働き盛りで体力もあるはずの30~40代の親たちが弱っている。溶連菌やプール熱など大人にはなじみのない病気に侵される人、常に何らかの不調を抱えている人……。彼らを攻撃しているのは、子どもが保育園で拾ってきて家庭に持ち込む、多種多様で強力なウイルスだ。

 小児科と内科、病児保育室を併設する東京都目黒区のあおば医院では、子どもを連れてきた数日後に、同じ症状で親が駆け込むケースが少なくないという。千木良真保院長によると、最も感染力が強いのが、ノロ・ロタなどウイルス性の胃腸炎だ。

「ノロウイルスは99.9%といっていいほどの強力な感染力があります。特に第1子が保育園に入園して初めてノロにかかると、看病する家族は一家総崩れで激烈な症状を起こす恐れがあります」

 ウイルス性胃腸炎は患者の汚物から二次感染する。親は子どものオムツや嘔吐物を片付ける時に直接ウイルスに触れるため、手洗いを徹底しても予防は難しい。子育てするまではそうしたダイレクトな接触経験がないため、ウイルスに対する免疫がなく、重症化しやすい。

「子どもから母親にうつり、母親が使ったトイレなどから今度は父親に、と家庭内で次々と感染していく。手伝いにきた親戚など、普段は子育てをしていない人ほど重篤になりやすい傾向があります」(千木良院長)

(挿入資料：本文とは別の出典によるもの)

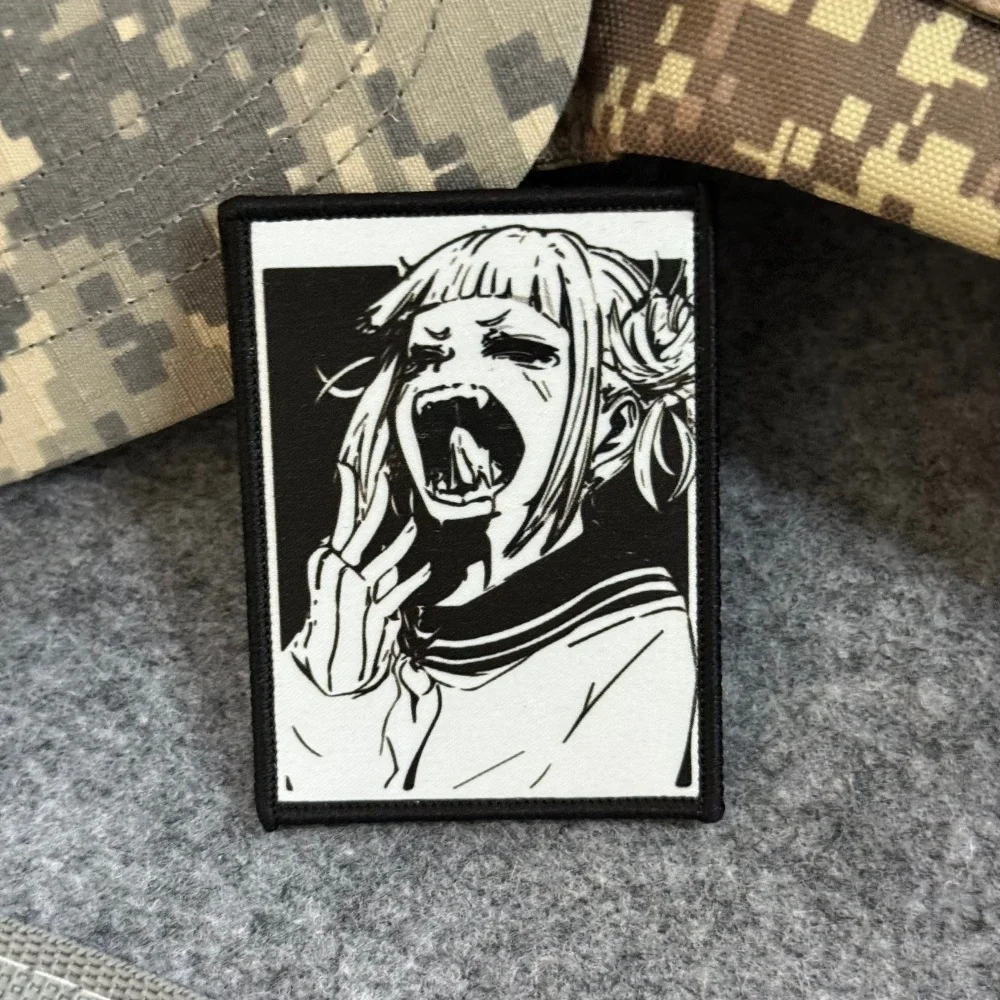 Parche táctico manga blanco y negro gancho y bucle para mochila - imagen 3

 東洋医学の講師をしている女性(41)は、風邪予防には自信があったのに、ここ2週間ほど家族そろって絶不調だ。4月から保育園に入った長女(7カ月)が初めて胃腸炎で発熱。その3日後から女性も下痢が止まらなくなり、2日間で3キロ痩せた。続いて夫(45)が3日間寝込んでいる間、またも長女が発熱。家庭内で病気が循環している。

「仕事や生活のペースが乱れ、夫婦ともに疲れ果て、家の中がどんより険悪です」

 感染力の強さではインフルエンザも要注意だ。宝飾会社に勤める女性(41)の長女(6)は、予防接種を欠かしたことがないのに、毎年インフルエンザにかかる。マスクをさせて次女(3)にうつらないよう家庭内で細心の注意を払っても、保育園でウイルスが蔓延しているから手の施しようがない。

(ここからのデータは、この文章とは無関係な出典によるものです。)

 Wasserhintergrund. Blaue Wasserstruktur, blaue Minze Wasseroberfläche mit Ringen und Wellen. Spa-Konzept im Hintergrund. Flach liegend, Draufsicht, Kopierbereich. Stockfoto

 昨年度からインフルエンザは発症後5日間は登園できなくなった。家族で時間差でかかると、1週間以上の欠勤を強いられるので致命的だ。長女の後に自分が38度の熱が出た時は、「私はインフルエンザじゃない」と呪文のように唱えながら検査を受け、気合で「陰性」を勝ち取って出社した。